| DOCUMENT |

-- BEGIN --

Re: Report 2 in ext4 and journal based on v5.17-rc1

From: Byungchul Park
Date: Sun Mar 06 2022 - 05:52:20 EST


Ted wrote:
> On Sat, Mar 05, 2022 at 11:55:34PM +0900, Byungchul Park wrote:
> > > that is why some of the DEPT reports were completely incomprehensible
> >
> > It's because you are blinded to blame at it without understanding how
> > Dept works at all. I will fix those that must be fixed. Don't worry.
>
> Users of DEPT must not have to understand how DEPT works in order to

Users must not have to understand how Dept works for sure, and haters
must not blame things based on what they guess wrong.

> understand and use DEPT reports. If you think I don't understand how
> DEPT work, I'm going to gently suggest that this means DEPT reports
> are clear enough, and/or DEPT documentation needs to be
> *substantially* improved, or both --- and these needs to happen before
> DEPT is ready to be merged.

Okay.

> > > So if DEPT is issuing lots of reports about apparently circular
> > > dependencies, please try to be open to the thought that the fault is
> >
> > No one was convinced that Dept doesn't have a fault. I think your
> > worries are too much.
>
> In that case, may I ask that you add back a RFC to the subject prefix
> (e.g., [PATCH RFC -v5]?) Or maybe even add the subject prefix NOT YET

I will.

> READY? I have seen cases when after a patch series get to PATCH -v22,
> and then people assume that it *must* be ready, as opposed what it
> really means, which is "the author is just persistently reposting and
> rebasing the patch series over and over again". It would be helpful
> if you directly acknowledge, in each patch submission, that it is not
> yet ready for prime time.
>
> After all, right now, DEPT has generated two reports in ext4, both of
> which were false positives, and both of which have required a lot of
> maintainer times to prove to you that they were in fact false
> positives. So are we all agreed that DEPT is not ready for prime
> time?

Yes.

> > No one argued that their code must be buggy, either. So I don't think
> > you have to worry about what's never happened.
>
> Well, you kept on insisting that ext4 must have a circular dependency,
> and that depending on a "rescue wakeup" is bad programming practice,
> but you'll reluctantly agree to make DEPT accept "rescue wakeups" if
> that is the will of the developers. My concern here is the
> fundmaental concept of "rescue wakeups" is wrong; I don't see how you
> can distinguish between a valid wakeup and one that you and DEPT is
> going to somehow characterize as dodgy.

Your concern on it makes sense. I need to explain how I think about it
more, but not now cuz I guess the other folks alrealy got tired enough.
Let's talk about it later when needed again.

> Consider: a process can first subscribe to multiple wait queues, and
> arrange to be woken up by a timeout, and then call schedule() to go to
> sleep. So it is not waiting on a single wait channel, but potentially
> *multiple* wakeup sources. If you are going to prove that kernel is
> not going to make forward progress, you need to prove that *all* ways
> that process might not wake up aren't going to happen for some reason.

-- END --

| INSTRUCTIONS |
1. Rewrite everything in the DEPT mailing-list reply from "Let's talk about" down to "for some reason.", putting "deadline" in place of "timeout".
2. Pick up the DEPT mailing-list reply where it stops and keep writing it.

| GIVEN DATA |

-- BEGIN --

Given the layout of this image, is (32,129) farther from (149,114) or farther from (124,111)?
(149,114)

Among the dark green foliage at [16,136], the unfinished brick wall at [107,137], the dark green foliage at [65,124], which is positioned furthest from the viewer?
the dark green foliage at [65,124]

-- END --

| ANSWERS BY TASK |
1.
Let's talk about it later when needed again.

> Consider: a process can first subscribe to multiple wait queues, and
> arrange to be woken up by a deadline, and then call schedule() to go to
> sleep. So it is not waiting on a single wait channel, but potentially
> *multiple* wakeup sources. If you are going to prove that kernel is
> not going to make forward progress, you need to prove that *all* ways
> that process might not wake up aren't going to happen for some reason.

2.
>
> Just because one wakeup source seems to form a circular dependency
> proves nothing, since another wakeup source might be the designed and
> architected way that code makes forward progress.

I also think it's legal if the design is intended. But it's not if not.
This is what I meant. Again, it's not about ext4.

> You seem to be assuminng that one wakeup source is somehow the
> "correct" one, and the other ways that process could be woken up is a
> "rescue wakeup source" and you seem to believe that relying on a
> "rescue wakeup source" is bad. But in the case of a process which has

It depends on whether or not it's intended IMHO.

> called prepare-to-wait on more than one wait queue, how is DEPT going
> to distinguish between your "morally correct" wkaeup source, and the
> "rescue wakeup source"?

Sure, it should be done manually. I should do it on my own when that
kind of issue arises. Agian, ext4 is not the case cuz, based on what Jan
explained, there's no real circular dependency wrt commit wq, done wq
and so on.

> > No doubt. I already think so. But it doesn't mean that I have to keep
> > quiet without discussing to imporve Dept. I will keep improving Dept in
> > a reasonable way.
>
> Well, I don't want to be in a position of having to prove that every
> single DEPT report in my code that doesn't make sense to me is
> nonsense, or else DEPT will get merged.
>
> So maybe we need to reverse the burden of proof.

I will keep in mind.

> Instead of just sending a DEPT report, and then asking the maintainers
> to explain why it is a false positive, how about if *you* use the DEPT
> report to examinie the subsystem code, and then explain plain English,
> how you think this could trigger in real life, or cause a performance
> problem in real life or perhaps provide a script or C reproducer that
> triggers the supposed deadlock?

Makes sense. Let me try.

> Yes, that means you will need to understand the code in question, but
> hopefully the DEPT reports should be clear enough that someone who
> isn't a deep expert in the code should be able to spot the bug. If
> not, and if only a few deep experts of code in question will be able
> to decipher the DEPT report and figure out a fix, that's really not
> ideal.

Agree. Just FYI, I've never blamed you are not the expert on Dept.

> If DEPT can find a real bug and you can show that Lockdep wouldn't
> have been able to find it, then that would be proof that it is making
> a real contribution. That's would be real benefit. At the same time,
> DEPT will hopefully be able to demonstrate a false positive rate which
> is low enough that the benefits clearly outweight the costs.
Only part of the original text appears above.